The year of the pandemic was a great year for bottle collection – customers returned 614 million cans and bottles to K-stores for recycling

The time that people spent at home, what they ate and drank, and remote working were all reflected in bottle collection figures. During the year of the Covid-19 pandemic, a record-breaking number of around 614 million deposit cans and bottles were returned to the reverse vending machines at K-food stores.

In 2020, a total of around 614 million cans and bottles were returned for recycling by customers of K-food stores. The number of deposit beverage containers returned increased by almost 10 per cent on the previous year 2019, when the number of cans and bottles returned to K-food stores totalled around 562 million.

From a worldwide perspective, the Finnish deposit-based recycling system is unique, and Finland is, indeed, one of the world’s leading countries in recycling beverage containers. In October 2020, the world record for bottle collection was broken at K-Citymarket Kupittaa when a total of 33,328 cans and bottles were returned to a single machine in one day.

“The recycling rates of beverage containers are very high in Finland, as more than 90 per cent of all bottles and cans end up being recycled. Last year there was an increase in the consumption of beverages at home, which also further increased the number of beverage containers returned,” says Tommi Vihavainen, Director at Palpa.

More and more bottles are deposit bottles

Promotion of the circular economy is one of the cornerstones of K Group’s sustainability work, and recycling is an important part of this. Deposit bottles and cans provide an excellent incentive for recycling, and in recent years, an increasing number of K Group’s own brand products have been packaged in deposit bottles. For example, Pirkka squash bottles, PET bottles of fresh-squeezed juices and Pirkka Parhaat smoothie bottles are now deposit bottles.

“Recycling plays a key role in getting materials back into circulation and reused for new purposes. By adding deposits to Pirkka squash bottles, for example, we can get an extra 40 tonnes of plastic waste back into circulation,” says  Timo Jäske, Vice President for Sustainability in K Group’s grocery trade division.

Returning your bottles is an easy way to help the environment

The cans and bottles that are returned are given a new life and save natural resources, as the valuable raw materials are used again. Aluminium cans, which can be recycled an almost unlimited number of times, can be directly used to make new cans, whereas colourless PET bottles can be turned into the material used to make raincoats, for example. Of the deposit PET bottles used in Finland, 93 per cent can be recycled into new bottles. Deposit bottles should be returned with their caps on so that the caps can also be recycled.

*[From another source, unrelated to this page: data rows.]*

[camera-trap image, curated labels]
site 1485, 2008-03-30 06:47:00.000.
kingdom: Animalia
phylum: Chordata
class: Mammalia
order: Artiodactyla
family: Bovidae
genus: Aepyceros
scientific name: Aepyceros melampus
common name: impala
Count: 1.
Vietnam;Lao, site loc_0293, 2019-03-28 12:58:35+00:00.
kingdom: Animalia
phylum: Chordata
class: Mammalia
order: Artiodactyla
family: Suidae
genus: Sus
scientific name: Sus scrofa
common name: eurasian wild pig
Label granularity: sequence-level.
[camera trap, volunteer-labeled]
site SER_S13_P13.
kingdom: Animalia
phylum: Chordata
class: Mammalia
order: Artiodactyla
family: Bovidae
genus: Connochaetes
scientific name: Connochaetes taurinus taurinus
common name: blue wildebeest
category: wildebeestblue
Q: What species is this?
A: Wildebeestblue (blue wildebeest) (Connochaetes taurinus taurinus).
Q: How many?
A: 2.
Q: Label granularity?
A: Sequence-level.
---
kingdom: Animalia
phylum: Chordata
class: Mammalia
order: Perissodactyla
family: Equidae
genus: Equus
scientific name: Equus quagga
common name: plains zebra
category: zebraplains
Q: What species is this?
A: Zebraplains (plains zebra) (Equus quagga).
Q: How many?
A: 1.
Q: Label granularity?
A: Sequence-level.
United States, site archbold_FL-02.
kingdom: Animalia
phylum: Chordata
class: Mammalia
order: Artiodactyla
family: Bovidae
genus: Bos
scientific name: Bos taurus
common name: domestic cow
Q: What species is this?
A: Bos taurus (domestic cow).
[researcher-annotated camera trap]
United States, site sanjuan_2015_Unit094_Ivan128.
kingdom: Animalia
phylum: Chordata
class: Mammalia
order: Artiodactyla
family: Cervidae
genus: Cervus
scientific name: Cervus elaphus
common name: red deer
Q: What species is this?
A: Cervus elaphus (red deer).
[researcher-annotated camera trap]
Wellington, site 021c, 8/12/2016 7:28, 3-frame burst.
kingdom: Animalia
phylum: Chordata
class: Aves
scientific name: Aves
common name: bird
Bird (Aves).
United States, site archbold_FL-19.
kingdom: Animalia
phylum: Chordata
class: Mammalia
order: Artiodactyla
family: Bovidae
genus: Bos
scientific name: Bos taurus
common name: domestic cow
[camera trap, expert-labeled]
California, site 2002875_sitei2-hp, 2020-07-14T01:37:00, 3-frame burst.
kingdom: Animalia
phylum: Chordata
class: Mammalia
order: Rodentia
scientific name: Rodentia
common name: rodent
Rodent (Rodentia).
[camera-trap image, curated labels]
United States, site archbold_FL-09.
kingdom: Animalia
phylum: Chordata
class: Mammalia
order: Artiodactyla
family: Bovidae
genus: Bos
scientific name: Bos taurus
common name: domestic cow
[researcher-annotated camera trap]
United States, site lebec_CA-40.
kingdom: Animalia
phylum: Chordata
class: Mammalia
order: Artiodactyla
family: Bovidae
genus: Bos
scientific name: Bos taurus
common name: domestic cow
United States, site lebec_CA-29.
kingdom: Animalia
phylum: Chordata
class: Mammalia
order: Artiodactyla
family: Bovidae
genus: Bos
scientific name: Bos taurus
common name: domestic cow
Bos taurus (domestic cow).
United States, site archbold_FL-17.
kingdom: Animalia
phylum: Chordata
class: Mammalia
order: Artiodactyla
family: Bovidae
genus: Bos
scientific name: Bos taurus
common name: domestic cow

Manufacturing of recycled glass bottles and aluminium cans is also considerably more energy-efficient than the manufacturing of beverage containers using new raw material. Manufacturing a can from recycled material, for example, consumes only 5 per cent of the energy that is needed to manufacture it from a new raw material.

Returning your beverage containers is an easy way to help the environment and something that can be easily done while shopping at your own K-food store. The Tomra R1 reverse vending machines introduced at numerous K-Citymarkets make it even easier to return your beverage containers, as you can pour more than one hundred cans and PET bottles into the machine at one time.